§ 掲載本文:
* * * * * * *

雨の街を 荒井由実 曲の名義、発表の概要
作詞・作曲:荒井由実。荒井由実のアルバム『ひこうき雲』(1973)に収録。
荒井由実 雨の街を(アルバム『ひこうき雲』収録)を聴く
たとえばスピッツ『楓』を思わせる、メランコリックなピアノです。もちろん時代は逆、ユーミン(愛称で失礼します)の『雨の街を』の方が発表年は(言うまでもなく)ずっと早いです。
ピアノの演奏が顕著に繊細で情感豊かです。指をわずかに触れただけで崩れてしまいそう……体温が乗り移っただけで火傷を与えてしまいそう……そんな国宝級の飴細工みたいな触れてはいけない秘密を思わせるピアノの演奏が千金、いえ、億万金の様相です。
ふわふわとビブラフォンのようなエレピのような音色が漂います。1メロサビを抜けると、竪琴の類に似た音色もします。たとえば木村弓さんが『いつも何度でも』で使用したのがライアーという楽器(参考:木村弓オフィシャルサイト> About Leier ライアーについて)ですが、あれを思い出すような繊細でパーソナルな音色です。
Ⅴの和音がドミナントセブンスでなく、ナチュラルマイナーのフィールでメインの短和音に帰るので帰結感がうすく、ずっと感情の海に浸かって行先を潮目に任せた小舟に揺られて天を仰いでいるような気分です。

* * * * * * *

(データファイルの一部)
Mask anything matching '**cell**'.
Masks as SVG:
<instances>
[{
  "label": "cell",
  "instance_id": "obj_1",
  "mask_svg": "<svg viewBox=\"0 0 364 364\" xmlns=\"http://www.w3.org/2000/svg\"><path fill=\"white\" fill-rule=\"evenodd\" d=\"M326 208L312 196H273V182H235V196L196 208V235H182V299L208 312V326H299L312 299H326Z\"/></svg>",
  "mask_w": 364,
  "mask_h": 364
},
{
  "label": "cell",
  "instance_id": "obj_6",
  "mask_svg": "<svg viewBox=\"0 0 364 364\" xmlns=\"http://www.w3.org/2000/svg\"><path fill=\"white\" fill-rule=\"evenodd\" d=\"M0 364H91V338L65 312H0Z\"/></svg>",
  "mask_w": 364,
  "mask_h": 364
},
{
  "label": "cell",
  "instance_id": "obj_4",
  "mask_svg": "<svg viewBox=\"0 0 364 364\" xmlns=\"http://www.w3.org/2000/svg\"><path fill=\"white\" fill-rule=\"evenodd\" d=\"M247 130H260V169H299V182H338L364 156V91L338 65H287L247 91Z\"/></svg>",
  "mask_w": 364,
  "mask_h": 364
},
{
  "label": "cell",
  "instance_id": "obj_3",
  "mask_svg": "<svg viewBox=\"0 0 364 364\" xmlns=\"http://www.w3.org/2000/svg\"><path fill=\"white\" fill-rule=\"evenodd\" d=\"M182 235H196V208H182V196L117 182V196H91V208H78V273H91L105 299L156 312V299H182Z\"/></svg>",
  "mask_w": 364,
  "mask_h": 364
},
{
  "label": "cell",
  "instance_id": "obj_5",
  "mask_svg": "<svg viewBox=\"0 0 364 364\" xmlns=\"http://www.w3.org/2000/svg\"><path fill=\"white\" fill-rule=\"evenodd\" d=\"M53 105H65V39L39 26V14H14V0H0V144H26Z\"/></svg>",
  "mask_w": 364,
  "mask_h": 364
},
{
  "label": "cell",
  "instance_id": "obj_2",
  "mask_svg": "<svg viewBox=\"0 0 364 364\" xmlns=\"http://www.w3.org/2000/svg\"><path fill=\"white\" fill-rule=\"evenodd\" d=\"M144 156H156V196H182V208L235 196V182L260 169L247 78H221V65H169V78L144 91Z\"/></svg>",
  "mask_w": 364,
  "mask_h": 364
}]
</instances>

* * * * * * *

§ 課題:
(a) JSON形式の記録について、空行を除く全行を、「番号」と「行内容」の二列からなるMarkdownの表に入れなさい。
(b) 『雨の街を』のピアノと音色を論じた本文を、最後の文の後から書き継ぎなさい。
これらの記録は本文と関係がありません。

§ 課題ごとの解答:
(a)
| 番号 | 行内容 |
|---|---|
| 1 | Mask anything matching '**cell**'. |
| 2 | Masks as SVG: |
| 3 | <instances> |
| 4 | [{ |
| 5 |   "label": "cell", |
| 6 |   "instance_id": "obj_1", |
| 7 |   "mask_svg": "<svg viewBox=\"0 0 364 364\" xmlns=\"http://www.w3.org/2000/svg\"><path fill=\"white\" fill-rule=\"evenodd\" d=\"M326 208L312 196H273V182H235V196L196 208V235H182V299L208 312V326H299L312 299H326Z\"/></svg>", |
| 8 |   "mask_w": 364, |
| 9 |   "mask_h": 364 |
| 10 | }, |
| 11 | { |
| 12 |   "label": "cell", |
| 13 |   "instance_id": "obj_6", |
| 14 |   "mask_svg": "<svg viewBox=\"0 0 364 364\" xmlns=\"http://www.w3.org/2000/svg\"><path fill=\"white\" fill-rule=\"evenodd\" d=\"M0 364H91V338L65 312H0Z\"/></svg>", |
| 15 |   "mask_w": 364, |
| 16 |   "mask_h": 364 |
| 17 | }, |
| 18 | { |
| 19 |   "label": "cell", |
| 20 |   "instance_id": "obj_4", |
| 21 |   "mask_svg": "<svg viewBox=\"0 0 364 364\" xmlns=\"http://www.w3.org/2000/svg\"><path fill=\"white\" fill-rule=\"evenodd\" d=\"M247 130H260V169H299V182H338L364 156V91L338 65H287L247 91Z\"/></svg>", |
| 22 |   "mask_w": 364, |
| 23 |   "mask_h": 364 |
| 24 | }, |
| 25 | { |
| 26 |   "label": "cell", |
| 27 |   "instance_id": "obj_3", |
| 28 |   "mask_svg": "<svg viewBox=\"0 0 364 364\" xmlns=\"http://www.w3.org/2000/svg\"><path fill=\"white\" fill-rule=\"evenodd\" d=\"M182 235H196V208H182V196L117 182V196H91V208H78V273H91L105 299L156 312V299H182Z\"/></svg>", |
| 29 |   "mask_w": 364, |
| 30 |   "mask_h": 364 |
| 31 | }, |
| 32 | { |
| 33 |   "label": "cell", |
| 34 |   "instance_id": "obj_5", |
| 35 |   "mask_svg": "<svg viewBox=\"0 0 364 364\" xmlns=\"http://www.w3.org/2000/svg\"><path fill=\"white\" fill-rule=\"evenodd\" d=\"M53 105H65V39L39 26V14H14V0H0V144H26Z\"/></svg>", |
| 36 |   "mask_w": 364, |
| 37 |   "mask_h": 364 |
| 38 | }, |
| 39 | { |
| 40 |   "label": "cell", |
| 41 |   "instance_id": "obj_2", |
| 42 |   "mask_svg": "<svg viewBox=\"0 0 364 364\" xmlns=\"http://www.w3.org/2000/svg\"><path fill=\"white\" fill-rule=\"evenodd\" d=\"M144 156H156V196H182V208L235 196V182L260 169L247 78H221V65H169V78L144 91Z\"/></svg>", |
| 43 |   "mask_w": 364, |
| 44 |   "mask_h": 364 |
| 45 | }] |
| 46 | </instances> |

(b)
C#mキーで、A→G#m→C#mと解決するような進行が帰結感の薄さの具体例です。エンディングで歌詞“歩いてゆけそう”(演奏時間3分58秒頃)とつづるあたりがそうですね。それに続けて“歩いてゆけそう”を反復し主和音に解決する結びの結びのところ(最後の最後)で鳴るのは長和音。短調で、終止のところだけ長調みたくしてしまうエンディングのことでピカルディ1度(ピカルディ終止)と呼びます。
意外性を意図しないのであれば通常C#mで筆を止めるところを、C#(D♭と異名同音)でピリオドします。不安を増長するくもり空が永遠に続くかと思わせるメランコリック100%予報な曲調でしたが、鼻の先の未来に晴天の兆しを呼び入れたような、開放的な響きのエンディングを綴ったユーミン。
あとは、鑑賞者が明るい結末を自分で歩みましょう。
普遍は寂寥
夜明けの雨はミルク色 静かな街に
(『雨の街を』より、作詞:荒井由実)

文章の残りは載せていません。